Whilst on a local level, increasing urbanisation showed a negative impact on every terrestrial invertebrate group, when species richness was considered on a landscape level, these trends often disappeared. Even for species groups like the butterflies, which showed clear reactions to urbanisation at a local level (even when just looking at those local plots within landscape plots of a certain urbanisation level), did not seem to react to changes at a landscape level.

heidelberg-neckar-city-old-bridge-wallpaper-preview

This river in Heidelberg, Germany might look like it’s surrounded by greenery, but the urban structures mixed in can drastically affect things like habitat connectivity and water nutrient levels (Image Credit: PeakPx, CC0 1.0)

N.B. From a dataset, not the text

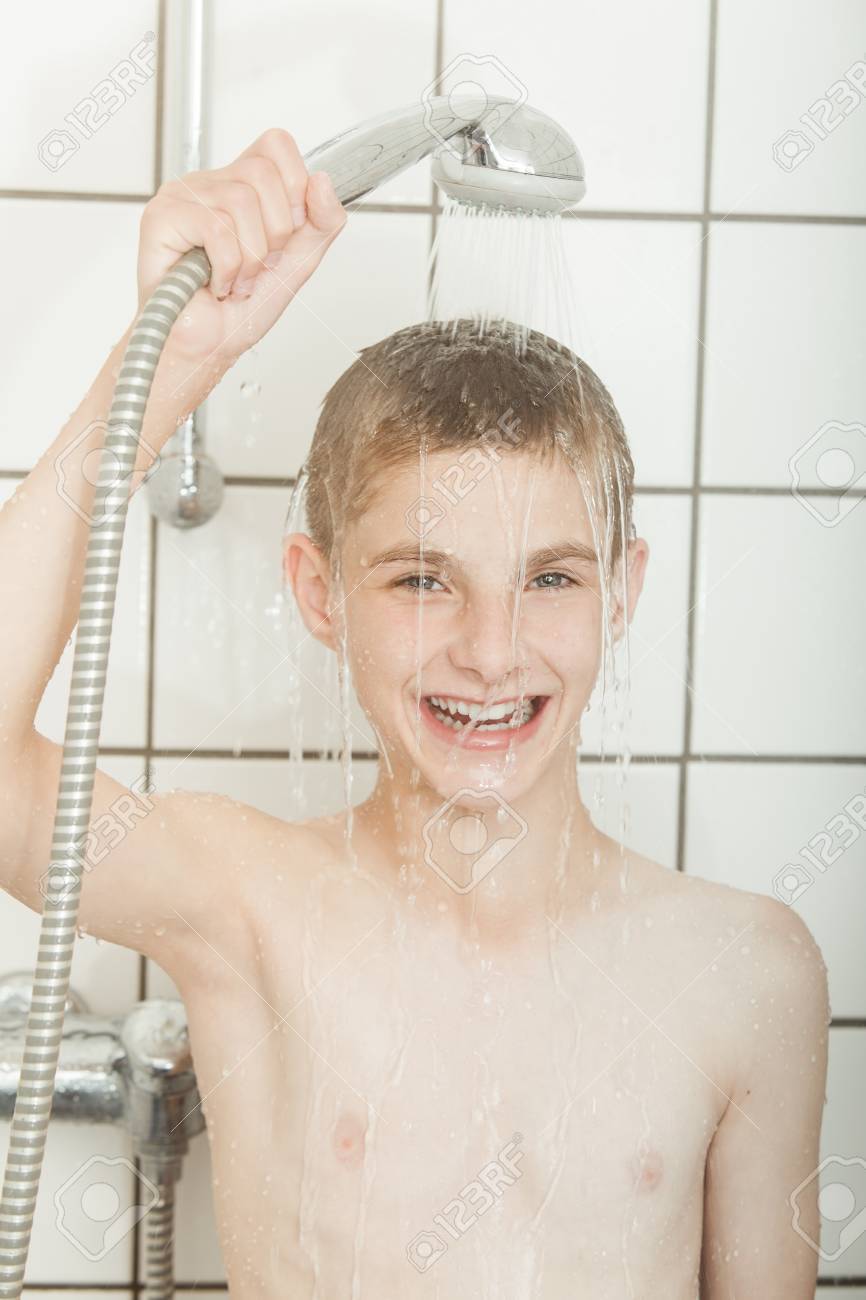 Shower after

Additionally, different species richness variables could show markedly different trends. Increase in species richness at landscape levels was often not related to increases at a local level. And whilst nearly all species groups showed negative reactions to urbanisation, it depended on which scale metric was used.

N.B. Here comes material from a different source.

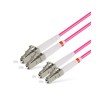 Патч Корд Оптоволоконный LC/UPC-LC/UPC MM OM4 50/125 Duplex 3.0мм 3 м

Did You Know: Urbanisation and Freshwater

This study also looked at freshwater species, and although it didn’t show an effect on their health, past studies have shown that an increase in urbanisation can often affect freshwater quality negatively. Soil provides a natural filter for water, so when water enters a river or lake in a more pristine environment it is often filtered of nutrients and vitamins. Yet when water empties directly from the atmosphere into a freshwater body through for example a stormwater drain, it doesn’t pass through soil and can thus cause a higher influx of nutrients and minerals than the local ecosystem is used to, potentially leading to eutrophication.

Problems?

Urbanisation here used a very strict metric – it referred almost exclusively to buildings. Roads, car parks, dams – all of these are also urban structures which are capable of affecting local species. However, incorporating more structures into our urbanisation metric here may lead to massive differences in the make-up of the plots. That may make results a lot more difficult to interpret.

So What?

Conservationists have some tough decisions going ahead. At the recent British Ecological Society Annual Meeting, Jonathan Chanse gave a plenary talk which focussed a lot on our perception of scale and what it will mean for managers. If we know that whilst some species disappear locally, they will still remain on a larger scale, does that affect our attitude to conservation?

This study doesn’t answer that question, but it definitely shows us that if we believe that urbanisation might not affect local ecosystems, we had better have tested out all possible scales and species groups before we act on that belief.